P. Me gustaría cerrar hablando del epílogo: allí recoge citas de Marx y parece pedir una solución de izquierda a los problemas de los macrofestivales, como si estos fuesen estructuras derechistas. Me parece discutible, ya que el modelo de macrofestival es claramente progresista, desde su nacimiento en Woodstock hasta el hecho de que todos los directores de festivales de España tienen discursos y valores progresistas.

R. El libro no habla izquierdas ni derechas porque en el ámbito musical son términos muy desdibujados.
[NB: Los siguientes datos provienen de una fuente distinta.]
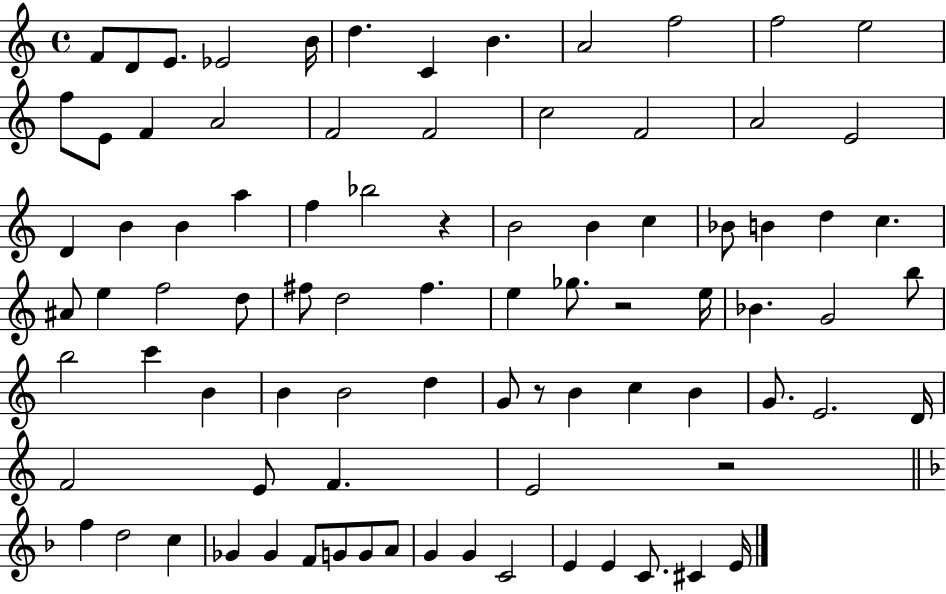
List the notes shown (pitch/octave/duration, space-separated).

Dicho de otro modo: programar a Billy Bragg, Rubén Blades o La Polla Records mientras saqueas al público, chantajeas al ayuntamiento, malpagas a los artistas y maltratas a los trabajadores no me parece muy progresista. Los macrofestivales están profundamente inmersos en las lógicas del capitalismo y es esa lógica capitalista aplicada a la música en vivo la que cuestiona el libro. El último capítulo plantea alternativas como el concepto de fertilidad: imaginar festivales fértiles que dejen una huella positiva en el territorio en vez de explotarlo. Es una idea, si acaso, con un sustrato ecologista. Dicho esto, uno de los pocos ayuntamientos grandes que ha frenado las ansias expansionistas de los macrofestivales ha sido el de Barcelona durante el mandato de los comunes de Ada Colau. Y el partido que a raíz de la publicación del libro quiso entablar una reunión de trabajo sobre macrofestivales fue Más Madrid. Es absurdo esperar que los partidos de derecha pongan freno al capitalismo; PSOE incluido.

P.¿Alguna consideración final?

R. Hay macrofestivales que sí ofrecen agua potable gratis, que dejan entrar comida y bebida y que no cobran por salir del recinto. Sus ingresos se ven reducidos por tratar bien al público, lo cual los sitúa en desventaja frente a quienes no lo hacen. Tal vez estos festivales deberían también presionar para que todo el sector opere igual.